** begin Provided data **

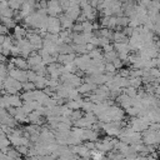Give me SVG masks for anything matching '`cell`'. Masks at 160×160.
<instances>
[{"label":"cell","mask_w":160,"mask_h":160,"mask_svg":"<svg viewBox=\"0 0 160 160\" xmlns=\"http://www.w3.org/2000/svg\"><path fill=\"white\" fill-rule=\"evenodd\" d=\"M16 64V66H22V68H26L28 64H26V61L24 59H15V61H14Z\"/></svg>","instance_id":"6da1fadb"}]
</instances>
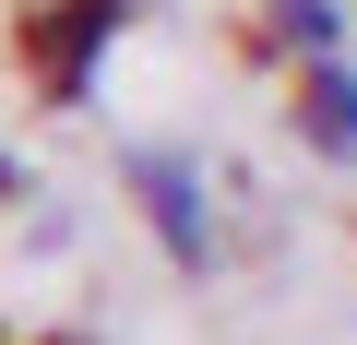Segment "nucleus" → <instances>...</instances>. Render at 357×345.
Returning a JSON list of instances; mask_svg holds the SVG:
<instances>
[{
  "mask_svg": "<svg viewBox=\"0 0 357 345\" xmlns=\"http://www.w3.org/2000/svg\"><path fill=\"white\" fill-rule=\"evenodd\" d=\"M119 179H131V203L155 215V238H167L178 274H203V262H215V191H203V155H191V143H131V155H119Z\"/></svg>",
  "mask_w": 357,
  "mask_h": 345,
  "instance_id": "f257e3e1",
  "label": "nucleus"
},
{
  "mask_svg": "<svg viewBox=\"0 0 357 345\" xmlns=\"http://www.w3.org/2000/svg\"><path fill=\"white\" fill-rule=\"evenodd\" d=\"M119 24H131V0H60V13H36V84L48 95H84Z\"/></svg>",
  "mask_w": 357,
  "mask_h": 345,
  "instance_id": "f03ea898",
  "label": "nucleus"
},
{
  "mask_svg": "<svg viewBox=\"0 0 357 345\" xmlns=\"http://www.w3.org/2000/svg\"><path fill=\"white\" fill-rule=\"evenodd\" d=\"M298 143L321 167H357V60H310L298 72Z\"/></svg>",
  "mask_w": 357,
  "mask_h": 345,
  "instance_id": "7ed1b4c3",
  "label": "nucleus"
},
{
  "mask_svg": "<svg viewBox=\"0 0 357 345\" xmlns=\"http://www.w3.org/2000/svg\"><path fill=\"white\" fill-rule=\"evenodd\" d=\"M262 36L310 72V60H345V0H262Z\"/></svg>",
  "mask_w": 357,
  "mask_h": 345,
  "instance_id": "20e7f679",
  "label": "nucleus"
}]
</instances>
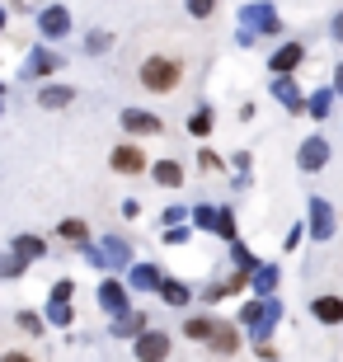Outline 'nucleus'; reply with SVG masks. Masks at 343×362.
I'll return each instance as SVG.
<instances>
[{"mask_svg":"<svg viewBox=\"0 0 343 362\" xmlns=\"http://www.w3.org/2000/svg\"><path fill=\"white\" fill-rule=\"evenodd\" d=\"M277 320H282V301H277V292L273 296H254V301L240 306V329H245L254 344H259V339H273Z\"/></svg>","mask_w":343,"mask_h":362,"instance_id":"obj_1","label":"nucleus"},{"mask_svg":"<svg viewBox=\"0 0 343 362\" xmlns=\"http://www.w3.org/2000/svg\"><path fill=\"white\" fill-rule=\"evenodd\" d=\"M179 76H184V71H179L174 57H146L141 62V85L151 94H170L174 85H179Z\"/></svg>","mask_w":343,"mask_h":362,"instance_id":"obj_2","label":"nucleus"},{"mask_svg":"<svg viewBox=\"0 0 343 362\" xmlns=\"http://www.w3.org/2000/svg\"><path fill=\"white\" fill-rule=\"evenodd\" d=\"M334 226H339V216H334V207L325 198H310L306 202V230H310V240H334Z\"/></svg>","mask_w":343,"mask_h":362,"instance_id":"obj_3","label":"nucleus"},{"mask_svg":"<svg viewBox=\"0 0 343 362\" xmlns=\"http://www.w3.org/2000/svg\"><path fill=\"white\" fill-rule=\"evenodd\" d=\"M240 24L254 33H282V14L268 0H254V5H240Z\"/></svg>","mask_w":343,"mask_h":362,"instance_id":"obj_4","label":"nucleus"},{"mask_svg":"<svg viewBox=\"0 0 343 362\" xmlns=\"http://www.w3.org/2000/svg\"><path fill=\"white\" fill-rule=\"evenodd\" d=\"M52 71H62V57H57L52 47H33V52L24 57V66H19V81H47Z\"/></svg>","mask_w":343,"mask_h":362,"instance_id":"obj_5","label":"nucleus"},{"mask_svg":"<svg viewBox=\"0 0 343 362\" xmlns=\"http://www.w3.org/2000/svg\"><path fill=\"white\" fill-rule=\"evenodd\" d=\"M132 353L141 362L170 358V334H165V329H136V334H132Z\"/></svg>","mask_w":343,"mask_h":362,"instance_id":"obj_6","label":"nucleus"},{"mask_svg":"<svg viewBox=\"0 0 343 362\" xmlns=\"http://www.w3.org/2000/svg\"><path fill=\"white\" fill-rule=\"evenodd\" d=\"M38 33L47 42L66 38V33H71V10H66V5H42V10H38Z\"/></svg>","mask_w":343,"mask_h":362,"instance_id":"obj_7","label":"nucleus"},{"mask_svg":"<svg viewBox=\"0 0 343 362\" xmlns=\"http://www.w3.org/2000/svg\"><path fill=\"white\" fill-rule=\"evenodd\" d=\"M325 160H330V141L325 136H306L301 146H296V170H306V175L325 170Z\"/></svg>","mask_w":343,"mask_h":362,"instance_id":"obj_8","label":"nucleus"},{"mask_svg":"<svg viewBox=\"0 0 343 362\" xmlns=\"http://www.w3.org/2000/svg\"><path fill=\"white\" fill-rule=\"evenodd\" d=\"M216 358H231V353H240V334H236V325H226V320H211L207 339H202Z\"/></svg>","mask_w":343,"mask_h":362,"instance_id":"obj_9","label":"nucleus"},{"mask_svg":"<svg viewBox=\"0 0 343 362\" xmlns=\"http://www.w3.org/2000/svg\"><path fill=\"white\" fill-rule=\"evenodd\" d=\"M122 132H132V136H160V132H165V122H160L156 113H146V108H122Z\"/></svg>","mask_w":343,"mask_h":362,"instance_id":"obj_10","label":"nucleus"},{"mask_svg":"<svg viewBox=\"0 0 343 362\" xmlns=\"http://www.w3.org/2000/svg\"><path fill=\"white\" fill-rule=\"evenodd\" d=\"M268 90H273V99L287 108V113H306V94L296 90V81H291V76H273V81H268Z\"/></svg>","mask_w":343,"mask_h":362,"instance_id":"obj_11","label":"nucleus"},{"mask_svg":"<svg viewBox=\"0 0 343 362\" xmlns=\"http://www.w3.org/2000/svg\"><path fill=\"white\" fill-rule=\"evenodd\" d=\"M301 62H306V47H301V42H282V47L273 52V62H268V71H273V76H291Z\"/></svg>","mask_w":343,"mask_h":362,"instance_id":"obj_12","label":"nucleus"},{"mask_svg":"<svg viewBox=\"0 0 343 362\" xmlns=\"http://www.w3.org/2000/svg\"><path fill=\"white\" fill-rule=\"evenodd\" d=\"M99 306H104L108 315L132 306V301H127V287H122V278H104V282H99Z\"/></svg>","mask_w":343,"mask_h":362,"instance_id":"obj_13","label":"nucleus"},{"mask_svg":"<svg viewBox=\"0 0 343 362\" xmlns=\"http://www.w3.org/2000/svg\"><path fill=\"white\" fill-rule=\"evenodd\" d=\"M99 255H104V269H127V264H132V245L122 240V235H108V240L99 245Z\"/></svg>","mask_w":343,"mask_h":362,"instance_id":"obj_14","label":"nucleus"},{"mask_svg":"<svg viewBox=\"0 0 343 362\" xmlns=\"http://www.w3.org/2000/svg\"><path fill=\"white\" fill-rule=\"evenodd\" d=\"M250 282H254V296H273L277 282H282V269H277V264H254Z\"/></svg>","mask_w":343,"mask_h":362,"instance_id":"obj_15","label":"nucleus"},{"mask_svg":"<svg viewBox=\"0 0 343 362\" xmlns=\"http://www.w3.org/2000/svg\"><path fill=\"white\" fill-rule=\"evenodd\" d=\"M202 230L221 235V240H236V212H231V207H211L207 221H202Z\"/></svg>","mask_w":343,"mask_h":362,"instance_id":"obj_16","label":"nucleus"},{"mask_svg":"<svg viewBox=\"0 0 343 362\" xmlns=\"http://www.w3.org/2000/svg\"><path fill=\"white\" fill-rule=\"evenodd\" d=\"M156 292H160V301H165V306H188V301H193V292H188V282H179V278H165V273H160Z\"/></svg>","mask_w":343,"mask_h":362,"instance_id":"obj_17","label":"nucleus"},{"mask_svg":"<svg viewBox=\"0 0 343 362\" xmlns=\"http://www.w3.org/2000/svg\"><path fill=\"white\" fill-rule=\"evenodd\" d=\"M108 165L118 170V175H136L146 165V156H141V146H113V156H108Z\"/></svg>","mask_w":343,"mask_h":362,"instance_id":"obj_18","label":"nucleus"},{"mask_svg":"<svg viewBox=\"0 0 343 362\" xmlns=\"http://www.w3.org/2000/svg\"><path fill=\"white\" fill-rule=\"evenodd\" d=\"M310 315H315L320 325H339L343 320V296H315V301H310Z\"/></svg>","mask_w":343,"mask_h":362,"instance_id":"obj_19","label":"nucleus"},{"mask_svg":"<svg viewBox=\"0 0 343 362\" xmlns=\"http://www.w3.org/2000/svg\"><path fill=\"white\" fill-rule=\"evenodd\" d=\"M156 282H160L156 264H127V287H136V292H156Z\"/></svg>","mask_w":343,"mask_h":362,"instance_id":"obj_20","label":"nucleus"},{"mask_svg":"<svg viewBox=\"0 0 343 362\" xmlns=\"http://www.w3.org/2000/svg\"><path fill=\"white\" fill-rule=\"evenodd\" d=\"M136 329H146V315H141V310H132V306H127V310H113V334H118V339H132Z\"/></svg>","mask_w":343,"mask_h":362,"instance_id":"obj_21","label":"nucleus"},{"mask_svg":"<svg viewBox=\"0 0 343 362\" xmlns=\"http://www.w3.org/2000/svg\"><path fill=\"white\" fill-rule=\"evenodd\" d=\"M66 104H76L71 85H42L38 90V108H66Z\"/></svg>","mask_w":343,"mask_h":362,"instance_id":"obj_22","label":"nucleus"},{"mask_svg":"<svg viewBox=\"0 0 343 362\" xmlns=\"http://www.w3.org/2000/svg\"><path fill=\"white\" fill-rule=\"evenodd\" d=\"M151 179H156L160 188H179V184H184V165H179V160H156V165H151Z\"/></svg>","mask_w":343,"mask_h":362,"instance_id":"obj_23","label":"nucleus"},{"mask_svg":"<svg viewBox=\"0 0 343 362\" xmlns=\"http://www.w3.org/2000/svg\"><path fill=\"white\" fill-rule=\"evenodd\" d=\"M10 250L19 259H47V240H42V235H14Z\"/></svg>","mask_w":343,"mask_h":362,"instance_id":"obj_24","label":"nucleus"},{"mask_svg":"<svg viewBox=\"0 0 343 362\" xmlns=\"http://www.w3.org/2000/svg\"><path fill=\"white\" fill-rule=\"evenodd\" d=\"M330 104H334V90L306 94V113H310V118H330Z\"/></svg>","mask_w":343,"mask_h":362,"instance_id":"obj_25","label":"nucleus"},{"mask_svg":"<svg viewBox=\"0 0 343 362\" xmlns=\"http://www.w3.org/2000/svg\"><path fill=\"white\" fill-rule=\"evenodd\" d=\"M76 320V310H71V301H47V325H57V329H66V325Z\"/></svg>","mask_w":343,"mask_h":362,"instance_id":"obj_26","label":"nucleus"},{"mask_svg":"<svg viewBox=\"0 0 343 362\" xmlns=\"http://www.w3.org/2000/svg\"><path fill=\"white\" fill-rule=\"evenodd\" d=\"M231 264H236L240 273H250L254 264H259V259H254V250H250V245H245V240H240V235H236V240H231Z\"/></svg>","mask_w":343,"mask_h":362,"instance_id":"obj_27","label":"nucleus"},{"mask_svg":"<svg viewBox=\"0 0 343 362\" xmlns=\"http://www.w3.org/2000/svg\"><path fill=\"white\" fill-rule=\"evenodd\" d=\"M211 132V108H193L188 113V136H207Z\"/></svg>","mask_w":343,"mask_h":362,"instance_id":"obj_28","label":"nucleus"},{"mask_svg":"<svg viewBox=\"0 0 343 362\" xmlns=\"http://www.w3.org/2000/svg\"><path fill=\"white\" fill-rule=\"evenodd\" d=\"M14 325H19L24 334H47V320H42V315H33V310H19V315H14Z\"/></svg>","mask_w":343,"mask_h":362,"instance_id":"obj_29","label":"nucleus"},{"mask_svg":"<svg viewBox=\"0 0 343 362\" xmlns=\"http://www.w3.org/2000/svg\"><path fill=\"white\" fill-rule=\"evenodd\" d=\"M108 47H113V33H108V28H94L90 38H85V52H90V57L108 52Z\"/></svg>","mask_w":343,"mask_h":362,"instance_id":"obj_30","label":"nucleus"},{"mask_svg":"<svg viewBox=\"0 0 343 362\" xmlns=\"http://www.w3.org/2000/svg\"><path fill=\"white\" fill-rule=\"evenodd\" d=\"M57 230H62V240H71V245H76V240H85V235H90V226H85L80 216H66V221H62V226H57Z\"/></svg>","mask_w":343,"mask_h":362,"instance_id":"obj_31","label":"nucleus"},{"mask_svg":"<svg viewBox=\"0 0 343 362\" xmlns=\"http://www.w3.org/2000/svg\"><path fill=\"white\" fill-rule=\"evenodd\" d=\"M76 250H80V259H85V264L104 269V255H99V245H90V235H85V240H76Z\"/></svg>","mask_w":343,"mask_h":362,"instance_id":"obj_32","label":"nucleus"},{"mask_svg":"<svg viewBox=\"0 0 343 362\" xmlns=\"http://www.w3.org/2000/svg\"><path fill=\"white\" fill-rule=\"evenodd\" d=\"M24 269H28V259H19L14 250H10V259H0V278H19Z\"/></svg>","mask_w":343,"mask_h":362,"instance_id":"obj_33","label":"nucleus"},{"mask_svg":"<svg viewBox=\"0 0 343 362\" xmlns=\"http://www.w3.org/2000/svg\"><path fill=\"white\" fill-rule=\"evenodd\" d=\"M188 5V14H193V19H207L211 10H216V0H184Z\"/></svg>","mask_w":343,"mask_h":362,"instance_id":"obj_34","label":"nucleus"},{"mask_svg":"<svg viewBox=\"0 0 343 362\" xmlns=\"http://www.w3.org/2000/svg\"><path fill=\"white\" fill-rule=\"evenodd\" d=\"M52 296H57V301H71V296H76V282H71V278H57L52 282Z\"/></svg>","mask_w":343,"mask_h":362,"instance_id":"obj_35","label":"nucleus"},{"mask_svg":"<svg viewBox=\"0 0 343 362\" xmlns=\"http://www.w3.org/2000/svg\"><path fill=\"white\" fill-rule=\"evenodd\" d=\"M160 221H165V226H179V221H188V212H184V207H165Z\"/></svg>","mask_w":343,"mask_h":362,"instance_id":"obj_36","label":"nucleus"},{"mask_svg":"<svg viewBox=\"0 0 343 362\" xmlns=\"http://www.w3.org/2000/svg\"><path fill=\"white\" fill-rule=\"evenodd\" d=\"M188 240V230H184V221H179V226H170L165 230V245H184Z\"/></svg>","mask_w":343,"mask_h":362,"instance_id":"obj_37","label":"nucleus"},{"mask_svg":"<svg viewBox=\"0 0 343 362\" xmlns=\"http://www.w3.org/2000/svg\"><path fill=\"white\" fill-rule=\"evenodd\" d=\"M236 42H240V47H254V42H259V33H254V28H245V24H240V33H236Z\"/></svg>","mask_w":343,"mask_h":362,"instance_id":"obj_38","label":"nucleus"},{"mask_svg":"<svg viewBox=\"0 0 343 362\" xmlns=\"http://www.w3.org/2000/svg\"><path fill=\"white\" fill-rule=\"evenodd\" d=\"M301 235H306V226H291V230H287V240H282V245H287V250H296V245H301Z\"/></svg>","mask_w":343,"mask_h":362,"instance_id":"obj_39","label":"nucleus"},{"mask_svg":"<svg viewBox=\"0 0 343 362\" xmlns=\"http://www.w3.org/2000/svg\"><path fill=\"white\" fill-rule=\"evenodd\" d=\"M330 38H339V42H343V10L330 19Z\"/></svg>","mask_w":343,"mask_h":362,"instance_id":"obj_40","label":"nucleus"},{"mask_svg":"<svg viewBox=\"0 0 343 362\" xmlns=\"http://www.w3.org/2000/svg\"><path fill=\"white\" fill-rule=\"evenodd\" d=\"M334 94H343V62L334 66Z\"/></svg>","mask_w":343,"mask_h":362,"instance_id":"obj_41","label":"nucleus"},{"mask_svg":"<svg viewBox=\"0 0 343 362\" xmlns=\"http://www.w3.org/2000/svg\"><path fill=\"white\" fill-rule=\"evenodd\" d=\"M0 28H5V5H0Z\"/></svg>","mask_w":343,"mask_h":362,"instance_id":"obj_42","label":"nucleus"},{"mask_svg":"<svg viewBox=\"0 0 343 362\" xmlns=\"http://www.w3.org/2000/svg\"><path fill=\"white\" fill-rule=\"evenodd\" d=\"M0 113H5V94H0Z\"/></svg>","mask_w":343,"mask_h":362,"instance_id":"obj_43","label":"nucleus"},{"mask_svg":"<svg viewBox=\"0 0 343 362\" xmlns=\"http://www.w3.org/2000/svg\"><path fill=\"white\" fill-rule=\"evenodd\" d=\"M0 94H5V85H0Z\"/></svg>","mask_w":343,"mask_h":362,"instance_id":"obj_44","label":"nucleus"}]
</instances>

** end Provided data **

▸ **Description of the task**
Express the lines of the items above as a JSON list of strings, one string per line and no blank lines, starting with the first line of the items and going on through the line with "Render at 357×345.". Leave the pictures out of the answer.

▸ **Answer to the problem**
[
  "Give me SVG masks for anything matching '`cell`'. Masks at 160×160.",
  "<instances>",
  "[{\"label\":\"cell\",\"mask_w\":160,\"mask_h\":160,\"mask_svg\":\"<svg viewBox=\\\"0 0 160 160\\\" xmlns=\\\"http://www.w3.org/2000/svg\\\"><path fill=\\\"white\\\" fill-rule=\\\"evenodd\\\" d=\\\"M16 64V66H22V68H26L28 64H26V61L24 59H15V61H14Z\\\"/></svg>\",\"instance_id\":\"6da1fadb\"}]",
  "</instances>",
  "Segment \"nucleus\" → <instances>...</instances>. Render at 357×345."
]